* **Exercise brief**:
Pick up the book review of Choke after its final sentence and carry it forward.

* **Source document**:
=-=-=

Monday, November 3, 2008

Book Review: Chuck Palhniuk's Choke

To say Chuck Palahniuk is a controversial writer, is on par with saying that the Kansas City Royals are a shitty baseball team. Since Fight Club, Palahniuk has crafted his black humour and ruthless voice to deconstruct the insanity of modern times. In Choke, he spins a tale about love, the war between mothers and sons and the horror we can expect with the inevitability of aging.
The story revolves around Victor Mancini, who as a medical school dropout relies on a plan to scam people by pretending to choke in upscale restaurants. His hope is that the person who 'saves' him will feel responsible for him for the rest of his life and thus offer financial support. Mancini needs the cash to pay for his mother's elder care, as she has Alzheimer's and is on her death bed. Her condition causes his mother to hint that Victor may in fact have been the product of divine intervention and it is this plot that drives the core of the novel. Along the way, Palahniuk investigates the tug of war battle between desire and morality through Mancini's sex addiction (Now, I wonder if Mr. Duchovny was an inspiration) and how hard it is for us to stray from temptation.

=-=-=

Saved entries:
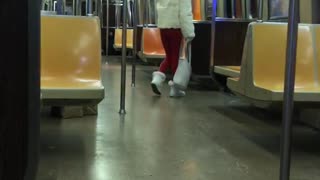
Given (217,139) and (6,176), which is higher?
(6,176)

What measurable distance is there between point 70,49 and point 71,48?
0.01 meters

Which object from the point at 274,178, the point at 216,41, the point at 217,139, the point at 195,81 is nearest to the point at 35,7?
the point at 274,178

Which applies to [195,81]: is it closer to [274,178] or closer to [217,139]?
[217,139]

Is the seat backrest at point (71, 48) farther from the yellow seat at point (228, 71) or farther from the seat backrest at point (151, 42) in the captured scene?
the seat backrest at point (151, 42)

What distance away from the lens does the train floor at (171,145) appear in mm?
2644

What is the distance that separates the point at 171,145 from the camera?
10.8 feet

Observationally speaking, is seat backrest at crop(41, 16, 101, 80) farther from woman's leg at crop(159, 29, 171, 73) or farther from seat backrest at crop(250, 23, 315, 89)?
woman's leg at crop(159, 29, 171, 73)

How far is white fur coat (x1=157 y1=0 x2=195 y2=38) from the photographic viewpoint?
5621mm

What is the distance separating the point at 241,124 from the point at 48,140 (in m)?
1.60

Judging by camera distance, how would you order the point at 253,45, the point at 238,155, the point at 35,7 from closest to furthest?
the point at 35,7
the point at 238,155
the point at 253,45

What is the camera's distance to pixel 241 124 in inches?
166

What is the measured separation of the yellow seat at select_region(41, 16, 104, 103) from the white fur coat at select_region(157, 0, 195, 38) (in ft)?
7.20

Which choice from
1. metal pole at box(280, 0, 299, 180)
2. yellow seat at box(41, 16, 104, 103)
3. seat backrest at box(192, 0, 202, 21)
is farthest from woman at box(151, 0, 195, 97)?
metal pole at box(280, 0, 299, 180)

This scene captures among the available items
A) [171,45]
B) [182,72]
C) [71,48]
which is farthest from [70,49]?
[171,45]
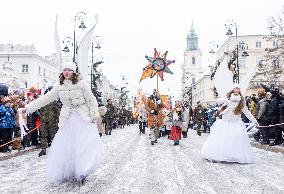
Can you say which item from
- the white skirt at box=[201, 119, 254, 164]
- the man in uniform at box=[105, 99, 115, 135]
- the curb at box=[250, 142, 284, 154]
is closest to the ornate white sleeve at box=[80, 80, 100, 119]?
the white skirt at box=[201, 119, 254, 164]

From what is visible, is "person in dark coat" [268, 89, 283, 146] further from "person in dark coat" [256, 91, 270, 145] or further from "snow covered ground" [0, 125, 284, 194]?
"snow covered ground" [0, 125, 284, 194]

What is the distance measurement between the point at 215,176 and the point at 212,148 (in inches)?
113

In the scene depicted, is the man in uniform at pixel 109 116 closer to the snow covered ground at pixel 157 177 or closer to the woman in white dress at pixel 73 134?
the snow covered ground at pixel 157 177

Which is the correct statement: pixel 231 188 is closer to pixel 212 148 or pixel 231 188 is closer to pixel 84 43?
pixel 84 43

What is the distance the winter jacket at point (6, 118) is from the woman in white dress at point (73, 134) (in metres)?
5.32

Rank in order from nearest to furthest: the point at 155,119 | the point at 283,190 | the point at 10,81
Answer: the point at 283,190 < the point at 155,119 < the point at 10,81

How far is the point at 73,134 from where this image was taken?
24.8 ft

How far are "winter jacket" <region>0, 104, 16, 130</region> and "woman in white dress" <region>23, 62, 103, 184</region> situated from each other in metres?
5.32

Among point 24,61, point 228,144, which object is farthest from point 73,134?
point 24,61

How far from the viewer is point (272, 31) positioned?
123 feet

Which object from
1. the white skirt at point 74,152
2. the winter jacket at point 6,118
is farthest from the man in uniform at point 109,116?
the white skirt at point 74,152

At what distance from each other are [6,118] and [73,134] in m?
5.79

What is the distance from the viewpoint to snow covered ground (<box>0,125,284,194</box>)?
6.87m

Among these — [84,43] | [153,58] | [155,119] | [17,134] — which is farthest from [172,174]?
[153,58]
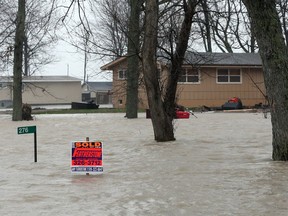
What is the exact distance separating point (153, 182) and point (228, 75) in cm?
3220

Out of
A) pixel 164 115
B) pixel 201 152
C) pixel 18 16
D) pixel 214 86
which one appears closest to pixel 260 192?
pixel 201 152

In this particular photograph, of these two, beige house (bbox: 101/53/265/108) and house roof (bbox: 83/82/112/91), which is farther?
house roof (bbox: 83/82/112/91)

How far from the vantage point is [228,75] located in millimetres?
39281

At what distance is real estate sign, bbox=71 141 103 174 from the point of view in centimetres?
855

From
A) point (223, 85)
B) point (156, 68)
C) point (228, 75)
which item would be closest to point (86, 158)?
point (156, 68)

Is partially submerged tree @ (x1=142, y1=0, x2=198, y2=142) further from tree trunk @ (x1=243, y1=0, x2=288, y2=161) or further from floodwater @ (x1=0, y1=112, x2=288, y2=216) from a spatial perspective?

=-=-=

* **Task result**:
Much of the humour that is often laced in a Palahniuk novel is found within the exploration of Mancini's and his 'best buddy' Denny's working days at Colonial Dunsboro. A Colonial camp which reflects life as it were in the year 1734. One of my favourite passages in the novel comes when Victor responds to the tourists snapping pictures of him at the camp when he thinks to himself,"People are snapping pictures, trying to take some part of you home as a souvenir. People point video cameras, trying to trap you into their vacation. They're all shooting you, shooting the crippled chickens. Everybody's trying to make every minute of the present last forever. Observe every second." If you have any doubt that we have become a society obsessed with capturing time, I urge you to go creep some facebook and marvel at how many 'souvenir' pictures you can find within seconds.
Now, I have to admit that I was drawn to read this novel because I had read that it was to be adapted into a film. And knowing the speed at which current releases hit the Mexican cinema, I knew I had enough time to finish the novel before it was released here and so is the case. Overall, I found the novel an interesting read and as usual Palahniuk is on point with his dark social commentary and concern that we as a society have sunk to an overwhelming existential crisis. I did find the ending weak and I am curious as to how the film will adapt the story.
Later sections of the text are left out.